_Brief_. After finding the line containing "Two pieces of" below, please output that line and each following one through the line containing "Person with binders and paperwork on desk", exactly as written.

_Provided data_.
※ ※ ※

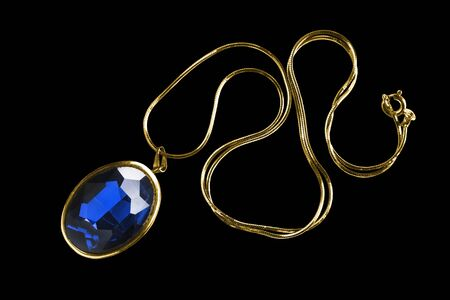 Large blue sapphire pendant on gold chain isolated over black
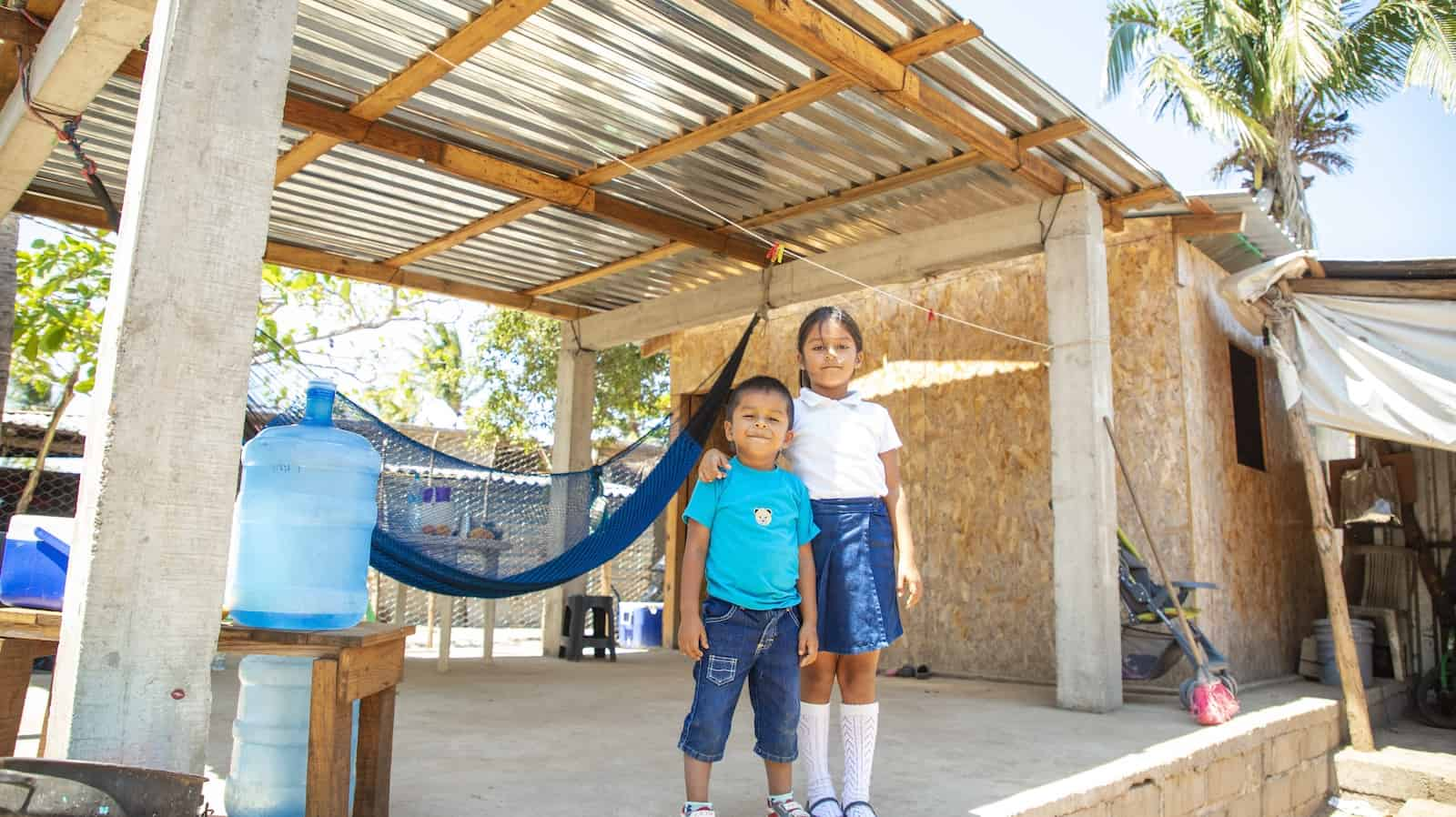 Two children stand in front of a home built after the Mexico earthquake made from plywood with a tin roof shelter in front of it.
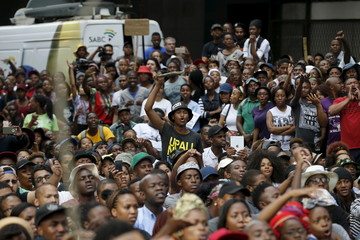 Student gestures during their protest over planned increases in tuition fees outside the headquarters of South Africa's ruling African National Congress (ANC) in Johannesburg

※ ※ ※

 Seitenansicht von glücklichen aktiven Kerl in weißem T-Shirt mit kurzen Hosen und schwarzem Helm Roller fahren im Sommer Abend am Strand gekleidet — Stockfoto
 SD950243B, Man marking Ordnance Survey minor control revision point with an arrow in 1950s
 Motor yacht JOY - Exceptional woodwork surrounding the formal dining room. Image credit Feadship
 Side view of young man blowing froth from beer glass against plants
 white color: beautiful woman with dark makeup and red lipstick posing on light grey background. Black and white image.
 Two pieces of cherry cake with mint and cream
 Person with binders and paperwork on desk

※ ※ ※

_Result of the exercise_.
 Two pieces of cherry cake with mint and cream
 Person with binders and paperwork on desk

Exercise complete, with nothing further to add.